By now you are surely getting the feeling that our celebrations were mostly about food. You are right.

New Years Eve we went back to our friends’ house (now it becomes important to know that he is Dutch). We made olliebollen, which I often make with my mom at New Years. YAY! We also reprised the bread dough and made a kind of braided pizza bread.

We are making some great friends, Godfrey & Hope. They live about 5 minutes away from the base. Godfrey runs the finance/administration office for YWAM. Hope runs a ministry with prostitutes. We are taking kinyarwanda lessons with Hope. They invited us to go out with them in the evening for a meal and bowling. We hopped on motos (its a good way to travel quickly without breaking the bank), and felt like a moto-gang as we went to the Chinese restaurant. We walked around back to the beautiful garden restaurant, and saw that the place was almost empty. “Do you have reservations?” they asked. We almost laughed, seeing all the empty tables. “We’re full,” they told us. hmmm… OK. So, we tried to regroup. None of us go out very much, so it was hard to come up with another place to go. We wondered, considered, and Hope volunteered that she knew of a Mexican place – we thought we could try it. So, we recruited 4 more motos, and our little moto gang travelled to the Mexican place. CLOSED.

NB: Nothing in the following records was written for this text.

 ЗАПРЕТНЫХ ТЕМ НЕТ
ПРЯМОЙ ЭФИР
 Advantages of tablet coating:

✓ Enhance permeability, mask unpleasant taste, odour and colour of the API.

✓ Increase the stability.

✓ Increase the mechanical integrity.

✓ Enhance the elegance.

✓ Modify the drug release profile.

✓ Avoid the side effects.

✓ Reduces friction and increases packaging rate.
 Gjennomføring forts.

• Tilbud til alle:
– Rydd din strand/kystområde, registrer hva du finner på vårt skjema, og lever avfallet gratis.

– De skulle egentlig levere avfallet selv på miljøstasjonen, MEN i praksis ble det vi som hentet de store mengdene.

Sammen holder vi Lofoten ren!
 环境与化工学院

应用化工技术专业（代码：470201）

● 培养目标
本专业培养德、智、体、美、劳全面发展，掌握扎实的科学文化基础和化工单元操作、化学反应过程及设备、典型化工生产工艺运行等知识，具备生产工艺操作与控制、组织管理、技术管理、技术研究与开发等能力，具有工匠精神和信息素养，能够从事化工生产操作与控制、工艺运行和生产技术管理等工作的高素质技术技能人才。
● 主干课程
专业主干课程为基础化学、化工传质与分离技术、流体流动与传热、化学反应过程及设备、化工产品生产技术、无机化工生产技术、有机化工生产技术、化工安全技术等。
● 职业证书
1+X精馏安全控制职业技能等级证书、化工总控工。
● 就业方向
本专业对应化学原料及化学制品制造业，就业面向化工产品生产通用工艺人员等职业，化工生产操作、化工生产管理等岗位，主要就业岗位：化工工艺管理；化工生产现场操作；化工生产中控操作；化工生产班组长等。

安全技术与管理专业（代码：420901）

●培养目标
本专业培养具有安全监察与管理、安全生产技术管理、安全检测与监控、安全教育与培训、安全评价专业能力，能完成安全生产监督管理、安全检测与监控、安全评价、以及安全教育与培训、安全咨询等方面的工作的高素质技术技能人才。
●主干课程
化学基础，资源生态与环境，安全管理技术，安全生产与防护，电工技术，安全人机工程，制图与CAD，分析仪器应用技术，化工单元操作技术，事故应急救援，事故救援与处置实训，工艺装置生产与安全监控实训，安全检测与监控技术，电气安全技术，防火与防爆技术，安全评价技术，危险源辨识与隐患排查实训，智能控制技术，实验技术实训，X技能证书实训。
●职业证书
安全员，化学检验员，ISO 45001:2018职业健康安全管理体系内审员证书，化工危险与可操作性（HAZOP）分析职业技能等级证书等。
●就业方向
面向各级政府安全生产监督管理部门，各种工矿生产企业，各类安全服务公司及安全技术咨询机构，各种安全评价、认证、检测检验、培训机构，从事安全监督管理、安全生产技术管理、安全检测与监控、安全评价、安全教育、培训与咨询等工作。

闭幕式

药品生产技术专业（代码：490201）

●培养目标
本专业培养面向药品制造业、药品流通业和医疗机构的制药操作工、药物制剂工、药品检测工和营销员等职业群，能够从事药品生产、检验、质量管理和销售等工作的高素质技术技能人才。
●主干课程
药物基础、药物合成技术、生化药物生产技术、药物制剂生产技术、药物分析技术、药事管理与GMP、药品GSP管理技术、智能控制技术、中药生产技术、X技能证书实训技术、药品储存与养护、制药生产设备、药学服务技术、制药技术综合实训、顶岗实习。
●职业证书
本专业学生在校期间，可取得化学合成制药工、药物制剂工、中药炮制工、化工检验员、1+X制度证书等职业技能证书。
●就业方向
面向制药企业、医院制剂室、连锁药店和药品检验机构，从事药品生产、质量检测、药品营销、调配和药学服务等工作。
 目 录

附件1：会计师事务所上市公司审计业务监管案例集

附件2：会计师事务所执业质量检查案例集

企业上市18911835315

We couldn’t believe it – strike 2. We dithered for a bit, didn’t want to go backwards, and finally decided to just go to the place we were planning to bowl at: apparently there was a small cafe there. Motos again. When we pulled up to the place, some guys were handing out flyers: for a New Year’s party, that apparently went until 4 am. Well, we weren’t really looking for a party, but no one else was there, so we decided that if we were at a place we could get food, we would stay. So then a mzungu came along and explained to us: “They are all busy getting ready for the party later.” Apparently, the party starts at 4 am. Its the after-party that everyone comes to when all the other parties close. Last year there were 1500 people!!!! We couldn’t believe that. “So… can we get some food anyway?” Sure (he told us, disappointed that we weren’t really excited abouyt partying until noon the next day). So by 10 pm, we finally got to eat. It wasn’t the amazing Chinese we had originally been planning on, but burgers were still a nice treat.

Then bowling! Theres not much in the way of recreation available, so this is very exciting. Godfrey, who had never bowled before, left us all in the dust.

And we took motos one more time on the way home!

All in all, our celebrations were pretty low key, a little disappointing, but we did get to hang out with some good friends and have a some rest before the big plunge. We had great communication from people at home and even got one of our Christmas packages!